Transformation at Essex helps buyers beat target

31 March 2011

31 March 2011 | Angeline Albert

Purchasers at Essex County Council have exceeded their savings target this year by £5.9 million, after achieving a £38.3 million reduction in costs.

A decentralised purchasing team and a more knowledgeable group of buyers has helped it surpass procurement’s £32.4 million target, said head of procurement operations Steve Ede.

The transformation of the function, which began in March 2008, involved recruiting new staff with a broad range of experience and knowledge, with procurement qualifications only one aspect that was considered. Furthermore, all procurement policies were refreshed in 2010 with new guidelines for each category published online, which included the names of relevant purchasing contacts for business units to access.

“Recognition of purchasing’s role has been reinforced and is high among other parts of the organisation thanks in part to buyers being deeply embedded within key business units,” said Ede.

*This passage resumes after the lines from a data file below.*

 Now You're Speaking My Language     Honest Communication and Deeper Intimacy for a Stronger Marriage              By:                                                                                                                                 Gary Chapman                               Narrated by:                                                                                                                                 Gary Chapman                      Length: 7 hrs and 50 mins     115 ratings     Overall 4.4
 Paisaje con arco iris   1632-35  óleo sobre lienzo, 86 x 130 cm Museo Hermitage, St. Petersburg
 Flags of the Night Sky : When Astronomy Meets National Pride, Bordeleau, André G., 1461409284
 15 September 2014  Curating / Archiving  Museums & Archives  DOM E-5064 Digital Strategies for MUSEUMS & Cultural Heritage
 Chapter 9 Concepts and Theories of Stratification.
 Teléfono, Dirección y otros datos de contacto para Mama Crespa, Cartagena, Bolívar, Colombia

There are more than 80 staff working in the adult social care department responsible for some buying who report into the council's central procurement team. In addition, there are around 15 to 20 working in children’s social care and a large number in the environment directorate. As a result, most direct buying is decentralised. “We now have a more structured approach, and early engagement with stakeholders means we understand and are in a position to challenge business units. We initiate the whole process and look at how we spend and why,” said Ede.

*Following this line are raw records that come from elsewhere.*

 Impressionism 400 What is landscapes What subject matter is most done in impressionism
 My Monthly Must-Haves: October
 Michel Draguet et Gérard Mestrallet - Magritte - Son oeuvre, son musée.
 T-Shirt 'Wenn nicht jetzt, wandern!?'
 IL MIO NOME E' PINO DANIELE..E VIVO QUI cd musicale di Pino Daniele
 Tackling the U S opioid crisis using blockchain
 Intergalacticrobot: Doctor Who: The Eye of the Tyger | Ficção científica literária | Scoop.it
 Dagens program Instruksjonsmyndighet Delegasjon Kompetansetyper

A new approach to category management was also launched with a lead appointed for every category and teams set up which included purchasing advisers for areas such as finance and HR.

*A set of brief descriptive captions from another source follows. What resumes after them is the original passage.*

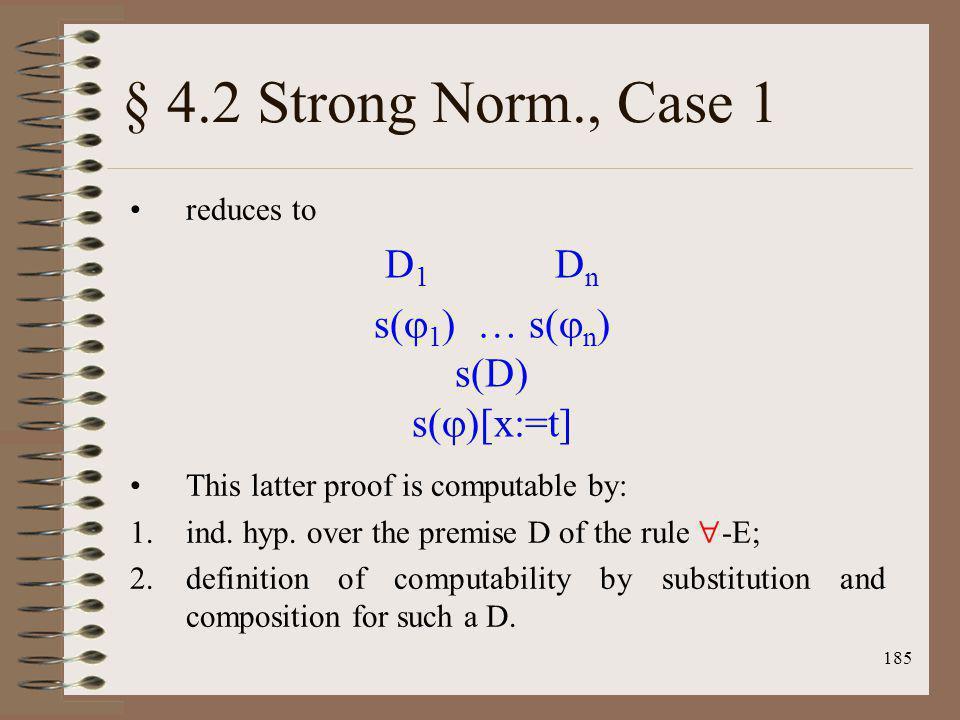 § 4.2 Strong Norm., Case 1 D1 Dn s(1) … s(n) s(D) s()[x:=t]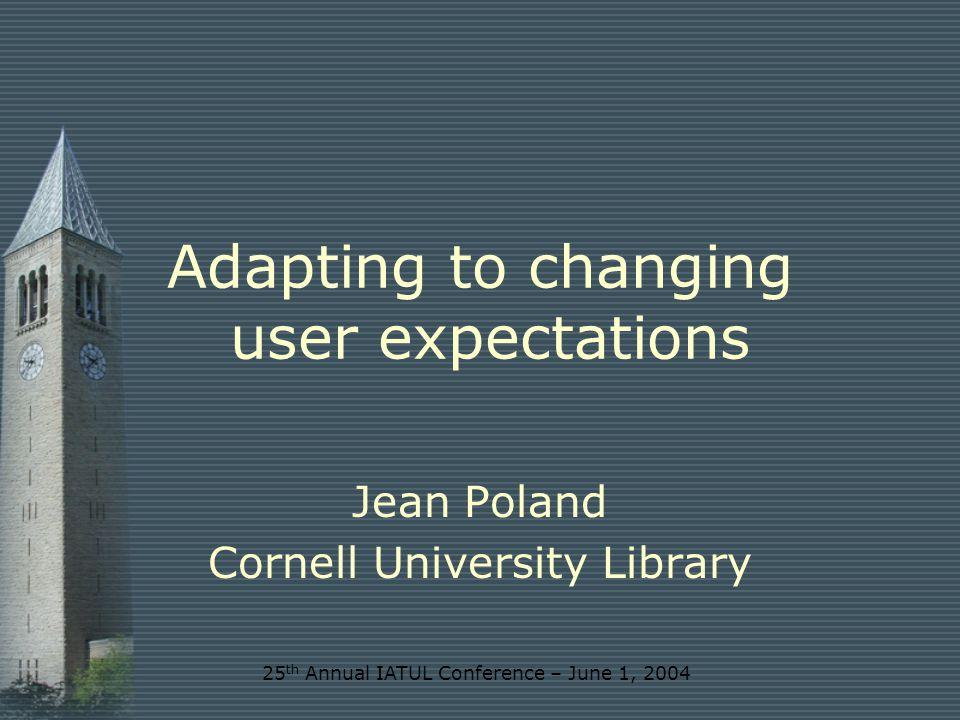 www.library.cornell.edu Jean Poland jp126@cornell.edu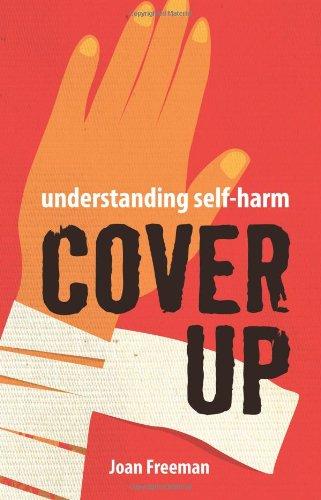 Cover Up: Understanding Self-Harm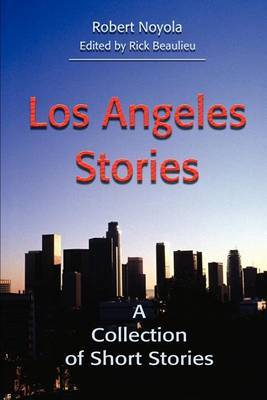 Los Angeles Stories: A Collection of Short Stories by Robert Noyola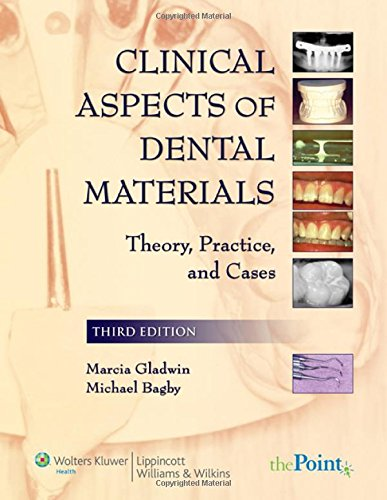 Clinical Aspects of Dental Materials: Theory, Practice, and Cases: Gladwin RDH EdD, Marcia A., ...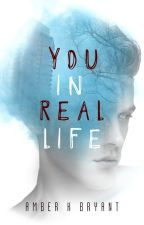 You in Real Life by amberkbryant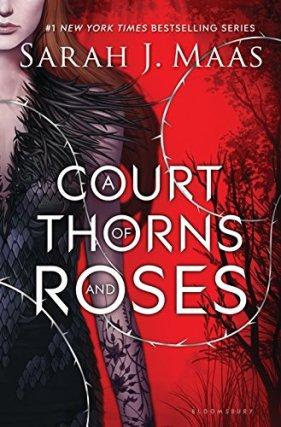 A Court of Thorn and Roses Sarah J Maas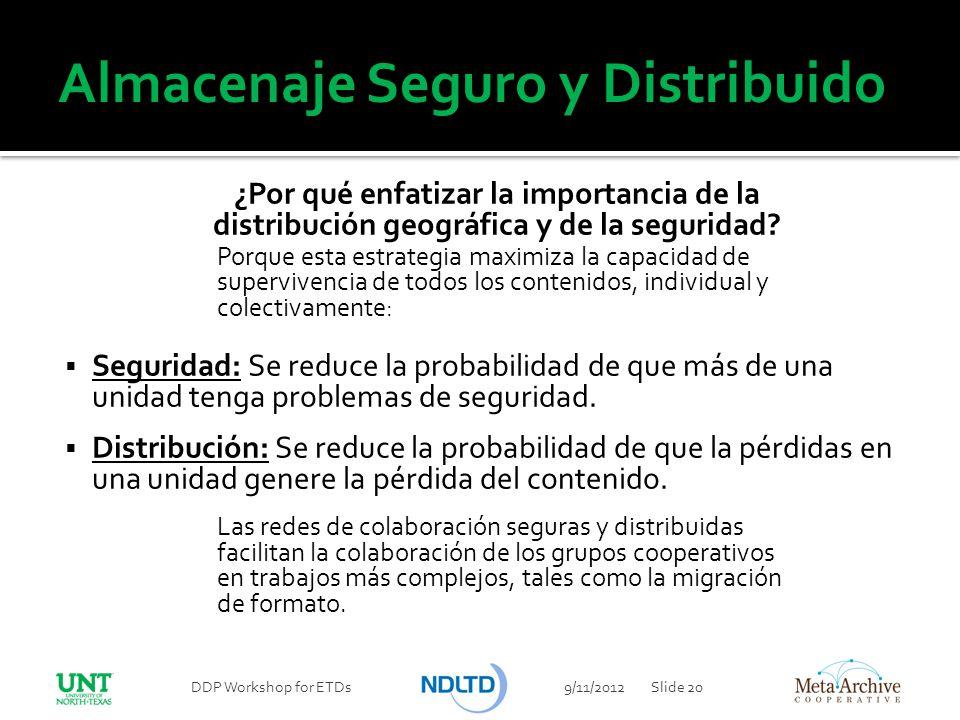 Almacenaje Seguro y Distribuido ¿Por qué enfatizar la importancia de la distribución geográfica y de la seguridad? Porque esta estrategia maximiza la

The council has a target to save £300 million over a four-year period by March 2013. Procurement is helping in part by rationalising the supply base. Vendors for road maintenance have been reduced from nine to one, and the number of providers for school and social care transport is also being cut. In addition, by reducing the amount of rubbish sent to landfill over the past two years, the council has managed to deliver a £8.1 million saving on the £30 million it usually spends on disposing waste every year.

Ede said procurement’s profile as a cost-cutter is being helped by the public sector’s belt-tightening activities. “We are no longer seen as a tendering operation but a commercial partner. The need for spending reductions helps in terms of changing people’s mindsets and driving different behaviour.”